> **Exercise requirements**: Extend the comedy interview below, picking up right after its last question.

> **Excerpt**:
################
When you’re doing a gag like that you don’t pause and think “We’re going too far?”
I mean, I think we think that a lot, but we don’t know for sure until we film it and then show it to audiences. We let them let us know. The “leaping lactation” gag you’re referring to is, as far as I know, something based on a real thing that can happen. Reality is very nice, at times. It’s a good kind of buffer for when you’re doing something like that.

“Just because you may not have seen this doesn’t mean it has never happened.”
Right. So, again, we always take the approach that we’ll film it, if it seems funny, then we test it, and if the audiences hate it, then we don’t use it. 

What’s your stance on Blazing Saddles — an American comedy classic? 
I think it’s an unbelievably funny movie, but it’s not a movie that my family watched a ton when I was a kid, you know? I grew up in the VHS generation, so you kind of grew up watching whatever 20 or 30 movies your family had on videotape. I mean, I’ve seen it, but it wasn’t the one that was in my constant rotation. 

What was in the Rogen household VHS library?
################
> **Data to examine**:
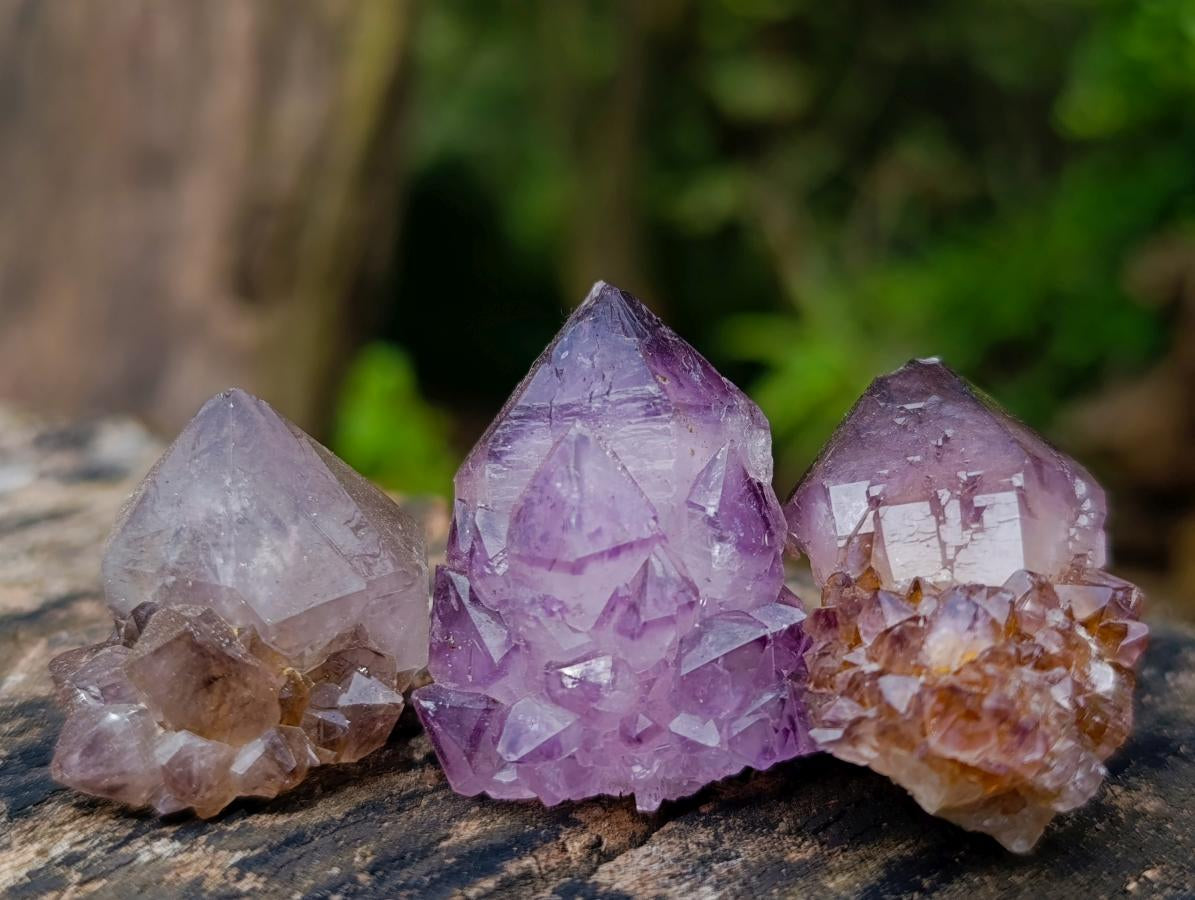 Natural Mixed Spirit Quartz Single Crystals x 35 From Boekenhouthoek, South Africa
################
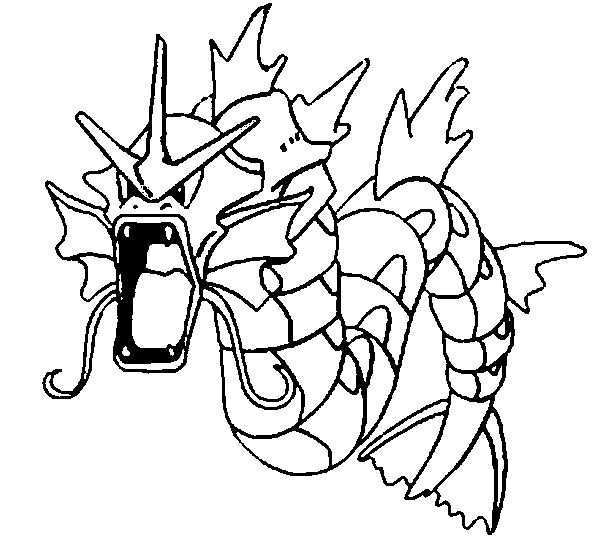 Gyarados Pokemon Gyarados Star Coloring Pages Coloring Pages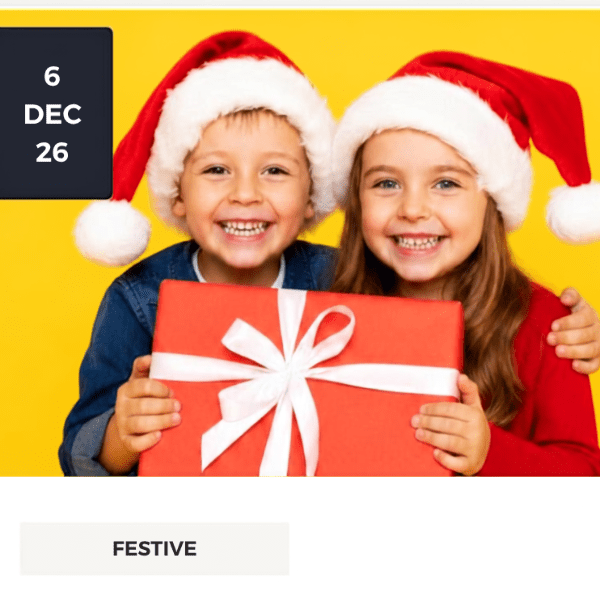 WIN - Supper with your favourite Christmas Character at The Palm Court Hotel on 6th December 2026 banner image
################
> **Response to this task**:
My parents were big action movie fans: Die Hard, Total RecallLethal Weapon. A lot of Woody Allen movies, like Hannah and Her Sisters and Annie Hall. Those were the movies I watched a ton of when I was a kid. Coming to America: Again, you talk about structure. It’s, structurally, very simple and yet, it’s an unbelievably well put-together movie. The way John Landis and Eddie Murphy approach it in such a new, interesting way…I love that movie. It’s just so fucking funny.   

Neighbors follows the template of ‘the snobs vs. slobs’ comedy — only it’s more like “people who are slobs vs. people who used to be slobs and would probably like to be slobs again.”
Exactly. They kind of miss being slobs. 

So were you a Caddyshack fan? 
That was one of the ones that I saw a couple of times when I was younger, but it wasn’t one of the ones in the constant rotation.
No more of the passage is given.